Partition MCMC for inference on acyclic digraphs

TL;DR

This paper introduces a novel Partition MCMC algorithm for Bayesian network structure learning that leverages DAG combinatorial structure to improve convergence while maintaining unbiased sampling.

Contribution

The paper presents a new grouping strategy for DAGs in MCMC that enhances convergence speed and can be combined with edge reversal moves for further improvements.

Findings

Improved convergence over traditional structure MCMC.

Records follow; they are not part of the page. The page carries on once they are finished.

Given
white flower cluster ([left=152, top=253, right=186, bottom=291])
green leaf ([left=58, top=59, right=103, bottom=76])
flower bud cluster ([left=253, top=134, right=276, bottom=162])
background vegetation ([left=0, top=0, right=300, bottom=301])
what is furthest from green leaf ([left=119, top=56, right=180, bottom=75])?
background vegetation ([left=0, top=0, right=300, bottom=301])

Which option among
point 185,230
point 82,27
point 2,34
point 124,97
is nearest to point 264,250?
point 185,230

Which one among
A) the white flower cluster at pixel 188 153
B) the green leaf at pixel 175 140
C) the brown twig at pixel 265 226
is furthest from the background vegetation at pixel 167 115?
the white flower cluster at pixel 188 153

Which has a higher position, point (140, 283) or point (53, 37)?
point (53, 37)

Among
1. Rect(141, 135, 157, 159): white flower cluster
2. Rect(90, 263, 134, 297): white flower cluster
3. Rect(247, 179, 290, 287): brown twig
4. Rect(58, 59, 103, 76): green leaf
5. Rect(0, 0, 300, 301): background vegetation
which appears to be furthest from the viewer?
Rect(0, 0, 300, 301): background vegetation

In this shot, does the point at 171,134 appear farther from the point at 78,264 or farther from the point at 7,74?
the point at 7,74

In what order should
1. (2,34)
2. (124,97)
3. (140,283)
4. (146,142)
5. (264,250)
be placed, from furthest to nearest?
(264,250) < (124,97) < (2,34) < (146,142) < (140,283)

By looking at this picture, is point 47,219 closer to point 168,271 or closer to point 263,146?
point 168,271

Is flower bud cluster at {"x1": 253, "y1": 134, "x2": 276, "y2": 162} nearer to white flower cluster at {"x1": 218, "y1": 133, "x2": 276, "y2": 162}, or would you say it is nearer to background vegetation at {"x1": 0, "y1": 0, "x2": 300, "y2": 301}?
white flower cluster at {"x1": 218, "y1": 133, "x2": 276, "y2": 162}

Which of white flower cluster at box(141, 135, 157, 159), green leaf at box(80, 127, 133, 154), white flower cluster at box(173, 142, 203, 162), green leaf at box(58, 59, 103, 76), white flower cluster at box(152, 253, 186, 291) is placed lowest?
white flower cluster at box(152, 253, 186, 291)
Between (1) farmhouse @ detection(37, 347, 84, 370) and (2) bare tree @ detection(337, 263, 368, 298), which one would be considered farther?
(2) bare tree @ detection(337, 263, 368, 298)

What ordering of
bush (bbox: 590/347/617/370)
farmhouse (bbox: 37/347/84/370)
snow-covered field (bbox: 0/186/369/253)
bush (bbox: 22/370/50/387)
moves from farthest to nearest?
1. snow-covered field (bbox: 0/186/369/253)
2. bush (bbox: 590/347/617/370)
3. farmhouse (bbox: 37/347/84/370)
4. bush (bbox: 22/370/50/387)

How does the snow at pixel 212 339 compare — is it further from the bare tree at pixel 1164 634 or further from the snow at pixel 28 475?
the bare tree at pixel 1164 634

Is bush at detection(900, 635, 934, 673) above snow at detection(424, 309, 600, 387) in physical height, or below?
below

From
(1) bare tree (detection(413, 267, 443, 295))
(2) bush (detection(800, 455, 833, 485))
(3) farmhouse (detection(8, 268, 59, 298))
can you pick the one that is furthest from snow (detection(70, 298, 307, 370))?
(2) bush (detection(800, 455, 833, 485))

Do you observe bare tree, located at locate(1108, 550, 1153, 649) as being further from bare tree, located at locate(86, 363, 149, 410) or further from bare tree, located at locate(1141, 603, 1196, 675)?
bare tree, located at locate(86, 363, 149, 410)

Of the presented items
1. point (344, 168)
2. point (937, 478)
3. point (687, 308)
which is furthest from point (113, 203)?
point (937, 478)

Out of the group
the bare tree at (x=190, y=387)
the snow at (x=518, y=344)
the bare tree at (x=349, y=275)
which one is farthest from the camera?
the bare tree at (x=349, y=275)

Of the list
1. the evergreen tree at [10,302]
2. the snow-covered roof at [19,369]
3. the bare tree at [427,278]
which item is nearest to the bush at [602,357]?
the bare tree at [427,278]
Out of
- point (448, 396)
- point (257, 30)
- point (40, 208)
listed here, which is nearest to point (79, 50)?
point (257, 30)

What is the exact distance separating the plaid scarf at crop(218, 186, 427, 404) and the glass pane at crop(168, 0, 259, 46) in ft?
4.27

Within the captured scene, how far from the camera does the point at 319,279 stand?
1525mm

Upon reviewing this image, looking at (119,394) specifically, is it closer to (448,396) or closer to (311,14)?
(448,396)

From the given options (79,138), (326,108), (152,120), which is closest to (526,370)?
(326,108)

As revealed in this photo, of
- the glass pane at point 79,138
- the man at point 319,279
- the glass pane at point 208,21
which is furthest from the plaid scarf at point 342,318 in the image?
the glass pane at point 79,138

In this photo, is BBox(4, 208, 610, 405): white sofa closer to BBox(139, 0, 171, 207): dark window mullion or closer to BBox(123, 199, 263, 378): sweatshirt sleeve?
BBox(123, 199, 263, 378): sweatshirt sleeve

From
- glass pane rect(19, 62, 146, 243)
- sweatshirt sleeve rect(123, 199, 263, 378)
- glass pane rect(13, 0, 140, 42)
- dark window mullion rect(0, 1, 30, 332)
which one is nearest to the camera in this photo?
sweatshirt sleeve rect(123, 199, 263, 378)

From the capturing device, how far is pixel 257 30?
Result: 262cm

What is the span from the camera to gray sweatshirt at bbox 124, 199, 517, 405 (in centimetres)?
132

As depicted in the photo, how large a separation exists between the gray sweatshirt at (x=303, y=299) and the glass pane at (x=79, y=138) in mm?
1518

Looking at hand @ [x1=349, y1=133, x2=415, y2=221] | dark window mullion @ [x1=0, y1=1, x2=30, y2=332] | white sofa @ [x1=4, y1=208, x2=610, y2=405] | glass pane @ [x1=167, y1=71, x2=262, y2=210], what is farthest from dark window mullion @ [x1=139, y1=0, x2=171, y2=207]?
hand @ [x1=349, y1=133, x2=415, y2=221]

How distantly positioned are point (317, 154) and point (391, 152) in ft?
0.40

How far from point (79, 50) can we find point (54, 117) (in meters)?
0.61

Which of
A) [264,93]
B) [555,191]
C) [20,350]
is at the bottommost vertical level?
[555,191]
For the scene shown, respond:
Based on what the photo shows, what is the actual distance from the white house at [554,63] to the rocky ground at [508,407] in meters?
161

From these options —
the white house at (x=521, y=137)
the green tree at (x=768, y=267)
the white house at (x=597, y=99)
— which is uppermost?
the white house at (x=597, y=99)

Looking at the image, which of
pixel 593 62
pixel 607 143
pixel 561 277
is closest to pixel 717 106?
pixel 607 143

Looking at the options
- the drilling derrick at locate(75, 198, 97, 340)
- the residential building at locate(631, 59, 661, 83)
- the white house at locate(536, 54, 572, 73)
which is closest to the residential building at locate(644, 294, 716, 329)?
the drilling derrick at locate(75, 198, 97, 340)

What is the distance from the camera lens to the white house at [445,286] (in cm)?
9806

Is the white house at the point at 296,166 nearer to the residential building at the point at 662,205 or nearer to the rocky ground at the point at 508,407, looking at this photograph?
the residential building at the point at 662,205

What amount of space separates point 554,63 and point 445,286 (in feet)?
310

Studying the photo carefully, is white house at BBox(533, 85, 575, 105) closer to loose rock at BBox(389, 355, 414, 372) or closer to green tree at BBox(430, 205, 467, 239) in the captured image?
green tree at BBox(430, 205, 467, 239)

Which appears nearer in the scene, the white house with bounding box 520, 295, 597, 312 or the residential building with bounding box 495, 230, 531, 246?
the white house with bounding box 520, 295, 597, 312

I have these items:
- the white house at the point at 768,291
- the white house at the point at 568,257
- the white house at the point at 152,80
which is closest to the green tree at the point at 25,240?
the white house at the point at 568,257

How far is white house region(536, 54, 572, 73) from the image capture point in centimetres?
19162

Maintains unbiased sampling of DAGs.

Compatible with edge reversal moves for enhanced performance.

Abstract

Acyclic digraphs are the underlying representation of Bayesian networks, a widely used class of probabilistic graphical models. Learning the underlying graph from data is a way of gaining insights about the structural properties of a domain. Structure learning forms one of the inference challenges of statistical graphical models. MCMC methods, notably structure MCMC, to sample graphs from the posterior distribution given the data are probably the only viable option for Bayesian model averaging. Score modularity and restrictions on the number of parents of each node allow the graphs to be grouped into larger collections, which can be scored as a whole to improve the chain's convergence. Current examples of algorithms taking advantage of grouping are the biased order MCMC, which acts on the alternative space of permuted triangular matrices, and non ergodic edge reversal moves. Here we propose a novel algorithm, which employs the underlying combinatorial structure of DAGs to define a new grouping. As a result convergence is improved compared to structure MCMC, while still retaining the property of producing an unbiased sample. Finally the method can be combined with edge reversal moves to improve the sampler further.